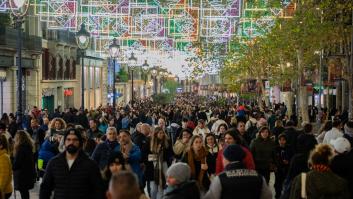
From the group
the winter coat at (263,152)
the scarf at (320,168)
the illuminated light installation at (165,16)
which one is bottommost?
the winter coat at (263,152)

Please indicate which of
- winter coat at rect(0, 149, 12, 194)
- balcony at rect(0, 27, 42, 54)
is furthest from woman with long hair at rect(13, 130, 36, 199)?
balcony at rect(0, 27, 42, 54)

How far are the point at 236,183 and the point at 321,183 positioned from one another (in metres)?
1.08

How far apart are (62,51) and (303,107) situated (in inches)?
1053

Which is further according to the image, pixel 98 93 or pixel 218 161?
pixel 98 93

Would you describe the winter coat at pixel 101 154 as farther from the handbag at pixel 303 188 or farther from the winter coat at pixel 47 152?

WHAT TO DO >> In the lines above, substitute "shawl" for every "scarf" and reproduce them with no other change, omitting the pictures.

THE OUTPUT >>
From the group
the winter coat at (263,152)
the shawl at (320,168)
the illuminated light installation at (165,16)
which one is bottommost?
the winter coat at (263,152)

Please indicate which of
- winter coat at rect(0, 149, 12, 194)
- balcony at rect(0, 27, 42, 54)
is furthest from woman with long hair at rect(13, 130, 36, 199)?
balcony at rect(0, 27, 42, 54)

How far are the point at 236,183 and the point at 321,183 positioned from one another (in metres)?
1.08

How far apart are (62,51) and (303,107) situated (in inches)?
1053

Which is further according to the image, pixel 98 93 or pixel 218 161?
pixel 98 93

Would you describe the winter coat at pixel 101 154 as farther from the handbag at pixel 303 188 or farther from the winter coat at pixel 47 152?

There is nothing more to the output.